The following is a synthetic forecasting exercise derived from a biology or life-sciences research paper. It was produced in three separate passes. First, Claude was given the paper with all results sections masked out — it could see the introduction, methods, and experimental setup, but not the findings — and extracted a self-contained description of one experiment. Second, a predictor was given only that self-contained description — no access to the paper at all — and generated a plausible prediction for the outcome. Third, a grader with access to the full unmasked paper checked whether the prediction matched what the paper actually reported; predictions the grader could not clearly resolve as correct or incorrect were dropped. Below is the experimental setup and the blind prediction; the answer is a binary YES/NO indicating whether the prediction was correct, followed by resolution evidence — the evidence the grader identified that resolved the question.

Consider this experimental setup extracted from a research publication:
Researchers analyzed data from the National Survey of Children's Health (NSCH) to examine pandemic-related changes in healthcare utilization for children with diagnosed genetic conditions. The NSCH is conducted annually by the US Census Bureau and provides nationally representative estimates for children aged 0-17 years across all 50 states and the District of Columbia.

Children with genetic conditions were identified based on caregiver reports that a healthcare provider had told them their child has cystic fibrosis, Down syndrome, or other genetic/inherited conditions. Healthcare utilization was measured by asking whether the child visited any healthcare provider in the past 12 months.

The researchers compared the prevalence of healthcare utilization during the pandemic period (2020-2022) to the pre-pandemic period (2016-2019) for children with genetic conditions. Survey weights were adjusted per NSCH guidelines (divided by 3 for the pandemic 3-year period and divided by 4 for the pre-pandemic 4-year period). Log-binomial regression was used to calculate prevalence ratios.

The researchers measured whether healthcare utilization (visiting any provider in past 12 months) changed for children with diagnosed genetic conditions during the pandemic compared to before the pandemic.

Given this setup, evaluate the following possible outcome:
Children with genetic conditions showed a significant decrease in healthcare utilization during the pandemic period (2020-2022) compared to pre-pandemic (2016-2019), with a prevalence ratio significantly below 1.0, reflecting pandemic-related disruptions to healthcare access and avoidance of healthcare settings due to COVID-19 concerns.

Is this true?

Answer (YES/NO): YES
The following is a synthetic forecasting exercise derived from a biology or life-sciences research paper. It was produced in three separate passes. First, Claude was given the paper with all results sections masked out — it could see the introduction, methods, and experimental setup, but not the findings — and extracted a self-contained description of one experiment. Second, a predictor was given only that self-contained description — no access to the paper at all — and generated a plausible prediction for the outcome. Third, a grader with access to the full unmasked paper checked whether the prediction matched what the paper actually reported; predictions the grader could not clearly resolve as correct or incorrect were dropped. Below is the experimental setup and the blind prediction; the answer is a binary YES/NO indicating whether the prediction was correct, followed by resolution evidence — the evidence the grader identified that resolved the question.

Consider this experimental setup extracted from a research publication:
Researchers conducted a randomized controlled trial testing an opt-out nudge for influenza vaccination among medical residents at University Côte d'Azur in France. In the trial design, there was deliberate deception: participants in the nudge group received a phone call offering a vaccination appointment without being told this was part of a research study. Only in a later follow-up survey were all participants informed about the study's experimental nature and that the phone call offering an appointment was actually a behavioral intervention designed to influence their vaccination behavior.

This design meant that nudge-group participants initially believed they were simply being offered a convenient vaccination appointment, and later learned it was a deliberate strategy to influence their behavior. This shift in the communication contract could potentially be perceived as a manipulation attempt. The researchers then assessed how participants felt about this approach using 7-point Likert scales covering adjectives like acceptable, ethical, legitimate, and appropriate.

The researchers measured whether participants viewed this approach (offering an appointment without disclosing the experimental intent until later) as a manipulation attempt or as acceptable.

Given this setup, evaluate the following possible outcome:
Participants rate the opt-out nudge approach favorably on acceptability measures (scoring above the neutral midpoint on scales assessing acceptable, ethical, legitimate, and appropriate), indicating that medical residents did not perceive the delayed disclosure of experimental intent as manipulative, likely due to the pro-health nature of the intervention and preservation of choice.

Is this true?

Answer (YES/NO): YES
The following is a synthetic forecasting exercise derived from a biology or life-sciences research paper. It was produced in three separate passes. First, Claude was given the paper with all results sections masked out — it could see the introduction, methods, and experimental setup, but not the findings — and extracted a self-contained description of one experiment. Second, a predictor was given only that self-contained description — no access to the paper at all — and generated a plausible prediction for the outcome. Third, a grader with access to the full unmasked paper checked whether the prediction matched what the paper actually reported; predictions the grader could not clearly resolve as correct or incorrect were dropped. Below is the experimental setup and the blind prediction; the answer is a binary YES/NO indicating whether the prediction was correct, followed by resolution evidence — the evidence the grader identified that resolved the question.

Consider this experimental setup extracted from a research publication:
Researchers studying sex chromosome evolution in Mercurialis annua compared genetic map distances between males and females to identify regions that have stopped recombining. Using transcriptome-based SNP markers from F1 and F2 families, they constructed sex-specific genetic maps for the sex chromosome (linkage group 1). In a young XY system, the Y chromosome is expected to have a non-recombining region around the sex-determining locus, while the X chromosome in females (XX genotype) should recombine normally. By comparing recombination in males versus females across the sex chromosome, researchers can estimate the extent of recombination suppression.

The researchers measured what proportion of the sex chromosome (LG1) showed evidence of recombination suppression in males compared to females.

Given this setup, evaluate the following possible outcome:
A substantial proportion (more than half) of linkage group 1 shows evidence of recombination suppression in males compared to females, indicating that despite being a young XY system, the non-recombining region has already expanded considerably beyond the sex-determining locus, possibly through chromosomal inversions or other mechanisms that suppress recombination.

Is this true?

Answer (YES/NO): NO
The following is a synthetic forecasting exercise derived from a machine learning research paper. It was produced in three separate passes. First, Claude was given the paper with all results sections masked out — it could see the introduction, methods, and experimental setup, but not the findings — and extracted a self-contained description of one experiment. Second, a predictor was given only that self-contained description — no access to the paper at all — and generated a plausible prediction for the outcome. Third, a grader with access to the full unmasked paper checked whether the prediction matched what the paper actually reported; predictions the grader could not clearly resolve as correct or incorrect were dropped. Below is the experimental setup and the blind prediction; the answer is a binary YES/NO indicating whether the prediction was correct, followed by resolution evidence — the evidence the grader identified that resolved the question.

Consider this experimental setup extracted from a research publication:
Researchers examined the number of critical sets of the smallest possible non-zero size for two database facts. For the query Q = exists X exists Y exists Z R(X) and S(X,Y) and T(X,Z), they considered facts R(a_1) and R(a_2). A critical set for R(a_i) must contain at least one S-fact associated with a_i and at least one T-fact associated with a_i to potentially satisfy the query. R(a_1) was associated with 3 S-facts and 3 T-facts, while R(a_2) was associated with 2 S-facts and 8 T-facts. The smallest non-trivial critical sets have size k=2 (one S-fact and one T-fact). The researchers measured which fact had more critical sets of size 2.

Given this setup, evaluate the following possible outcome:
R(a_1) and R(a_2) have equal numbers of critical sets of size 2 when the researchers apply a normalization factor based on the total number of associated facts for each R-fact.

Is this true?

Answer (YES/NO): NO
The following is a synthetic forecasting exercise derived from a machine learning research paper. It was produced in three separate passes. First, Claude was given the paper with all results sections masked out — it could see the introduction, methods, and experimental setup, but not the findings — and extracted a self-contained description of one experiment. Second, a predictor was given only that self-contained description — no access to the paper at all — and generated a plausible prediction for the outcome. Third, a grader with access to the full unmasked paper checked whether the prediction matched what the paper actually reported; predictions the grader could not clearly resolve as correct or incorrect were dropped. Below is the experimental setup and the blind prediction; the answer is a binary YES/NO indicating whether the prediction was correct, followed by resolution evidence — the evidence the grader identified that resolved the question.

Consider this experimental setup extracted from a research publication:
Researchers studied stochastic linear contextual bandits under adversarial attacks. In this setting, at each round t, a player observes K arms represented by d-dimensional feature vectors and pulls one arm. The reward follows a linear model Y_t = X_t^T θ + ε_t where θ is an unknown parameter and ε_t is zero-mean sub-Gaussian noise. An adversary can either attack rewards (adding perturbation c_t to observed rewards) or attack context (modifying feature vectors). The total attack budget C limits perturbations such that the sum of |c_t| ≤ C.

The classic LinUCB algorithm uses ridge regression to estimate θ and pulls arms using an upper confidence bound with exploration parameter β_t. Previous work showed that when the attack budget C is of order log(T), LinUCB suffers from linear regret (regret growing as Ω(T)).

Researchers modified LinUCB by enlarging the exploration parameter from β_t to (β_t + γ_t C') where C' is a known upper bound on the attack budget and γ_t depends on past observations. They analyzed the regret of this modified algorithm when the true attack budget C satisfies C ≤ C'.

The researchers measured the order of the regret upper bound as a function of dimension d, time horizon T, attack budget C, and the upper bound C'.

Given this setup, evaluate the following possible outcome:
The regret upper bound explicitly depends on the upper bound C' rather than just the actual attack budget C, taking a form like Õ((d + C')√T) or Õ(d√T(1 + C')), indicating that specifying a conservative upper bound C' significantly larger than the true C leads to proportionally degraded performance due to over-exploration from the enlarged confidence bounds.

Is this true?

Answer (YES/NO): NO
___
A single number, please: the count of lines above that contain the string "order".

SOLUTION: 2